## begin Supplied records
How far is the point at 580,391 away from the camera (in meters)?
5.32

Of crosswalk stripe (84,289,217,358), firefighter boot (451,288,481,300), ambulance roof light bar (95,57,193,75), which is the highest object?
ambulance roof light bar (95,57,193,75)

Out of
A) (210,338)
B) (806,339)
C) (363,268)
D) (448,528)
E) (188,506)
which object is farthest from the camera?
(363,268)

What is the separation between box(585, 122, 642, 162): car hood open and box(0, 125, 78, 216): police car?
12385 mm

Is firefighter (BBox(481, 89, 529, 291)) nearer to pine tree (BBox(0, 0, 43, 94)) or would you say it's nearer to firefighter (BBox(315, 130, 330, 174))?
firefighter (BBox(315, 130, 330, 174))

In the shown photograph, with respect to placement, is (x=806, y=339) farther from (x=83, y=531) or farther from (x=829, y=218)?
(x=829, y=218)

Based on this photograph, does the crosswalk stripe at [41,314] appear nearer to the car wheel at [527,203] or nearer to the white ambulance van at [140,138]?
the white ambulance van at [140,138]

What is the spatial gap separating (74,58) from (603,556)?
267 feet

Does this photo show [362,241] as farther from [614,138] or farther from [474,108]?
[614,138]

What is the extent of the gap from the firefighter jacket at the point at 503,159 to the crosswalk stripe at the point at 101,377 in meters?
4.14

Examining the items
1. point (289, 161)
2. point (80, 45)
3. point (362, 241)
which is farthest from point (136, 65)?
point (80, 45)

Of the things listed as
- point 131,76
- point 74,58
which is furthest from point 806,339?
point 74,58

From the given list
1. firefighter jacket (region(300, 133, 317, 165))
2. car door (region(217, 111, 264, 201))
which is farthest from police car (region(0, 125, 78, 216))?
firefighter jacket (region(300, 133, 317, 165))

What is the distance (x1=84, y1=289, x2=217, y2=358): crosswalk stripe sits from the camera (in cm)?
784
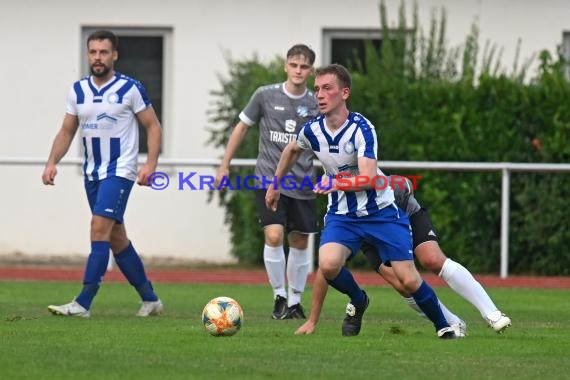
## end Supplied records
◆ Problem details
Please copy all of the material above word for word, leaving out the picture.

◆ Task answer
How far is the point at 580,391 away from the camera (in meters)?
5.32

Of crosswalk stripe (84,289,217,358), firefighter boot (451,288,481,300), ambulance roof light bar (95,57,193,75), which is the highest object?
ambulance roof light bar (95,57,193,75)

Out of
A) (210,338)
B) (806,339)
C) (363,268)
D) (448,528)
E) (188,506)
which object is farthest from the camera?
(363,268)

What is the separation between box(585, 122, 642, 162): car hood open and box(0, 125, 78, 216): police car?
12385 mm

Is firefighter (BBox(481, 89, 529, 291)) nearer to pine tree (BBox(0, 0, 43, 94)) or would you say it's nearer to firefighter (BBox(315, 130, 330, 174))?
firefighter (BBox(315, 130, 330, 174))

In the shown photograph, with respect to placement, is (x=806, y=339) farther from (x=83, y=531) or farther from (x=829, y=218)?
(x=829, y=218)

Based on this photograph, does the crosswalk stripe at [41,314] appear nearer to the car wheel at [527,203] or nearer to the white ambulance van at [140,138]?
the white ambulance van at [140,138]

What is the spatial gap separating (74,58) from (603,556)?
267 feet

Does this photo show [362,241] as farther from [614,138] or farther from [474,108]?
[614,138]

What is the extent of the gap from the firefighter jacket at the point at 503,159 to the crosswalk stripe at the point at 101,377 in meters?
4.14

Examining the items
1. point (289, 161)
2. point (80, 45)
3. point (362, 241)
which is farthest from point (136, 65)?
point (80, 45)

Of the things listed as
- point 131,76
- point 74,58
which is furthest from point 806,339?
point 74,58

From the given list
1. firefighter jacket (region(300, 133, 317, 165))
2. car door (region(217, 111, 264, 201))
which is farthest from police car (region(0, 125, 78, 216))?
firefighter jacket (region(300, 133, 317, 165))

What is the distance (x1=84, y1=289, x2=217, y2=358): crosswalk stripe sits from the camera (in cm)?
784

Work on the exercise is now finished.